Response by poster: Some of these are just perfect.
posted by Brainy at 8:40 PM on October 11, 2006

People keep damning my short work with this, but it's really, truly, valid.

"Well, that's great. What happens next?"

And a majority of the time, the thought had never crossed my mind. Next? Oh, shit.
posted by redsparkler at 9:44 PM on October 11, 2006

Response by poster: red, im unsure what "your short work" is referring to. Do you have a stockpile of these somewhere?
posted by Brainy at 10:00 PM on October 11, 2006

Best answer: My faves from Brian Eno's collection:

Just carry on
Destroy nothing / the most important thing
You are an engineer
Use an unacceptable colour
Give the game away
posted by Meatbomb at 1:56 AM on October 12, 2006

Best answer: And my own:

Pretend it doesn't matter
Do it as if it was for your mother
Follow instructions: exactly as you've been told
What if it was at 1/3 scale?
Whitespace, whitespace
posted by Meatbomb at 2:00 AM on October 12, 2006

Quantity over quality. If you can generate scads and scads of material, some proportion of it is bound to be okay (you can pick over/edit/filter it later) and sometimes you just need to get the bad stuff "out of your system" before the good stuff will come.

Wish I could actually do that. The few times I've been able to stick with it, it's worked wonders though.

posted by juv3nal at 3:11 AM on October 12, 2006

I'm a translator (which doesn't exactly qualify as "creative" IMO), but here are my two most-frequently used techniques when I get bogged down:

1. Take a break
2. Break long sentences into the smallest comprehensible units possible. Then play with the order and subordination of those units. Then look for places where I might have mis-parsed something. Then imagine what the writer might have left out.

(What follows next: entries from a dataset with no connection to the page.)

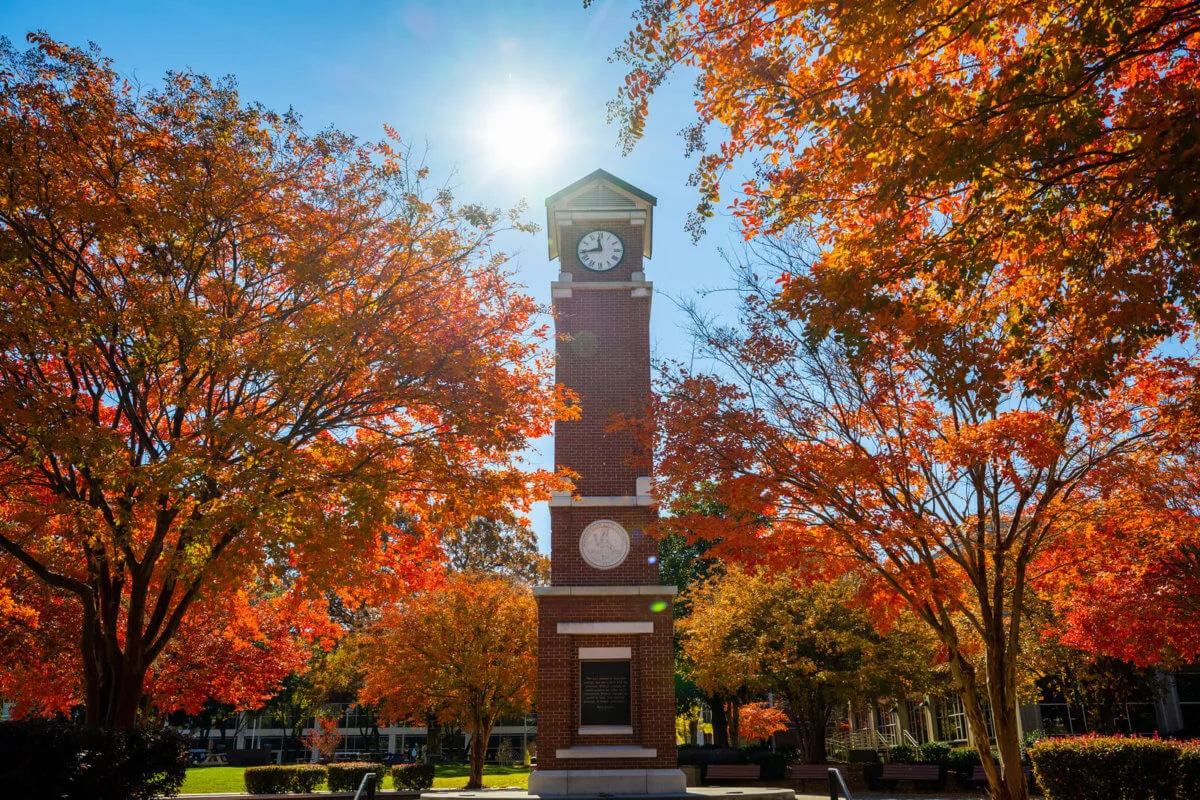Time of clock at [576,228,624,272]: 11:43
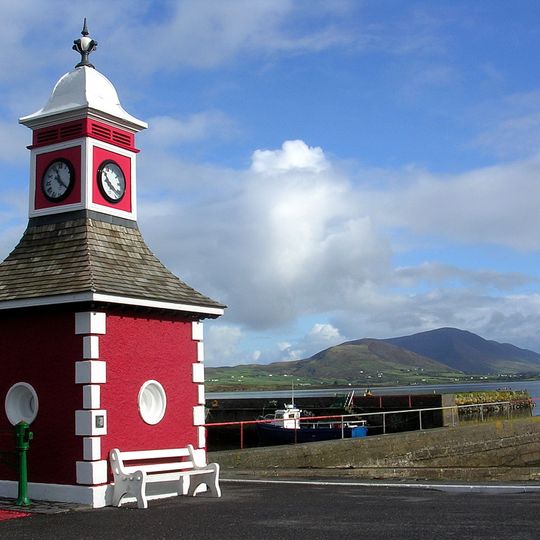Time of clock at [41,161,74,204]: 11:21
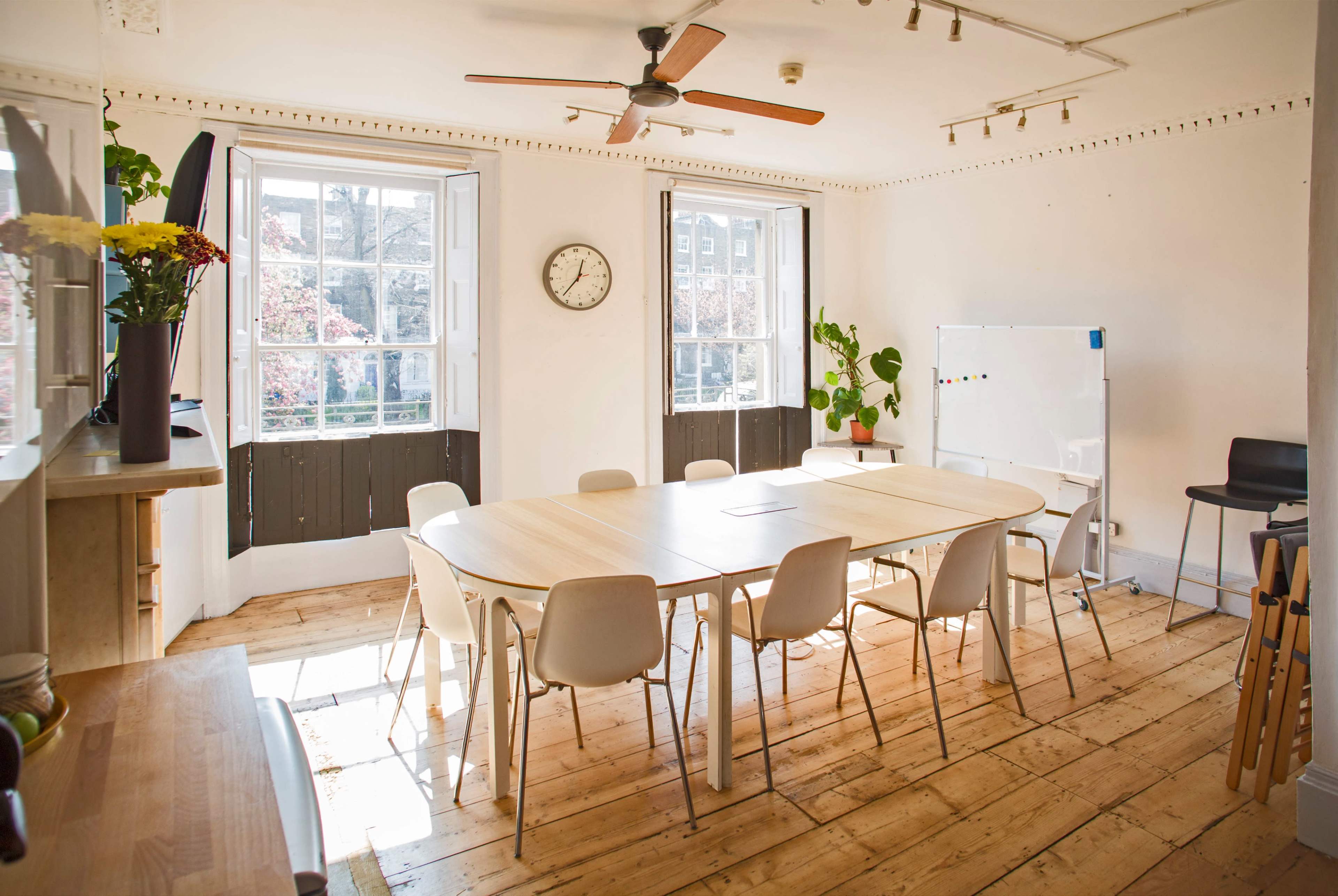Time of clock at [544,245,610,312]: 12:37
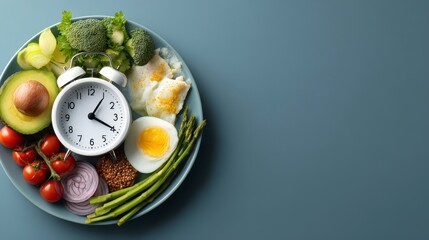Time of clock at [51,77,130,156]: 1:19
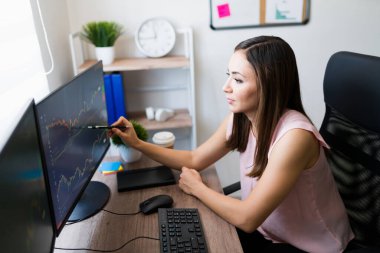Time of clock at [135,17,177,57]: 11:44
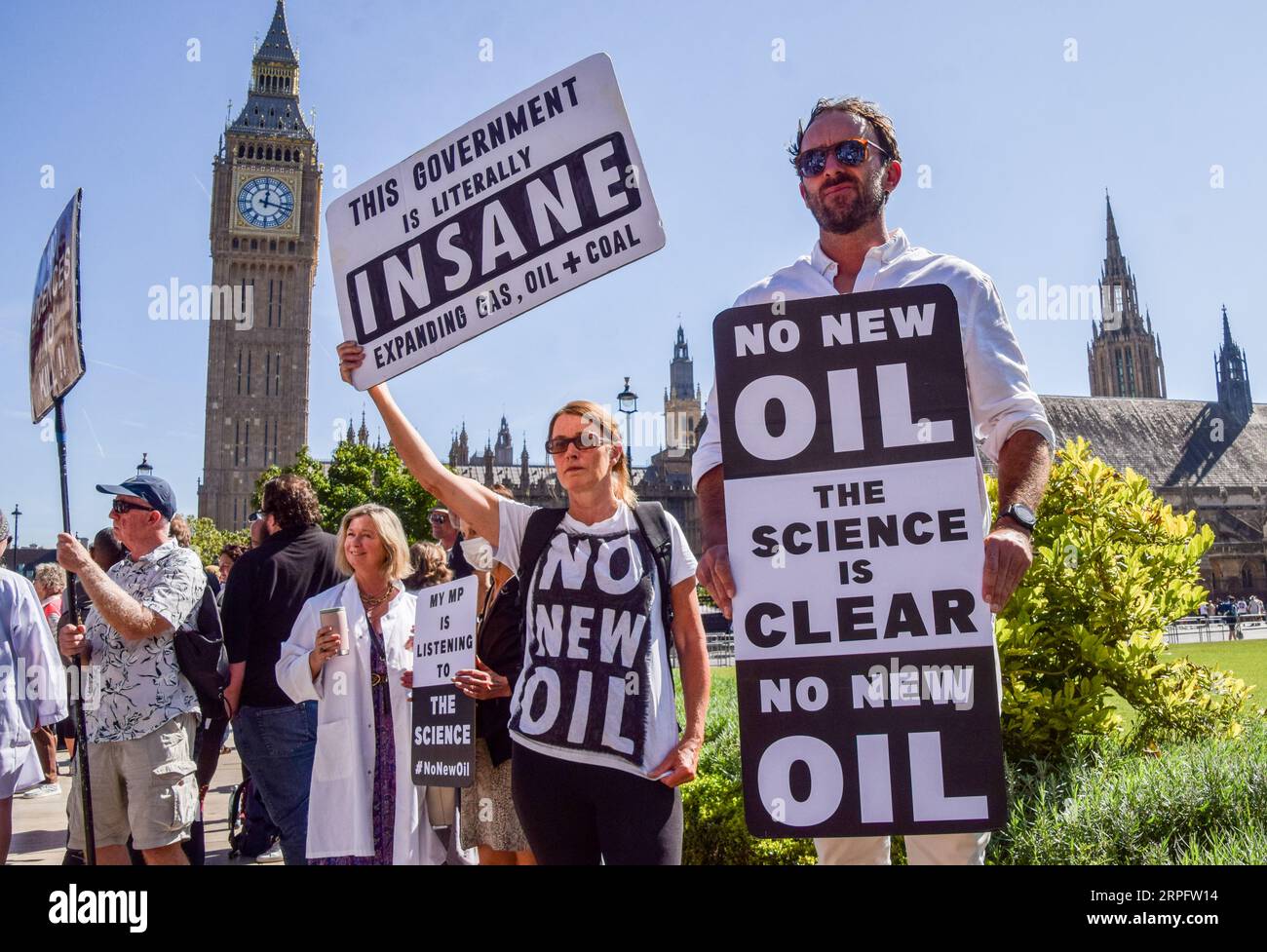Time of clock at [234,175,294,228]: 12:17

When I'm pursuing a craft project, my rule is "it's better to actually get something done, even if it's kind of lame, than to spend forever doing nothing, trying to get everything lined up in advance so that it'll be perfect" (ie, don't let the best be the enemy of good-enough).
posted by adamrice at 8:15 AM on October 12, 2006

Just start, no matter how you feel.
Proceed as if you can effortlessly do whatever you find most difficult in your craft.
Drop all your ideas and just make this one beautiful.
Ruin it.
Scare yourself.
Skip ahead to the piece you'd do after the one you're working on now.
posted by dpcoffin at 9:40 AM on October 12, 2006

Very generally:
- Improvise with no constraints on style, technique, content, etc.
- Embrace a VERY constraining set of rules and force yourself to work within it.
These ideas have been stated in more specific situations upthread, but it may be worthwhile to consider them generally.

More specifically:
- Play a completely detuned instument and find something that works.
- Compose on one instrument and play the same music on another.
- Place fingers on random strings/frets/keys and find something that works.
posted by zoinks at 10:26 AM on October 12, 2006

Oh, sorry, this is the latest clarification in the whole world, but by "people keep damning my short work with these" I mean, I often write fiction things that are short and people always ask things like "what happens next". And if I just make myself think about it a bit, I can usually use it to draw things out and take it a bit beyond just the bare bones of what I've got laid out.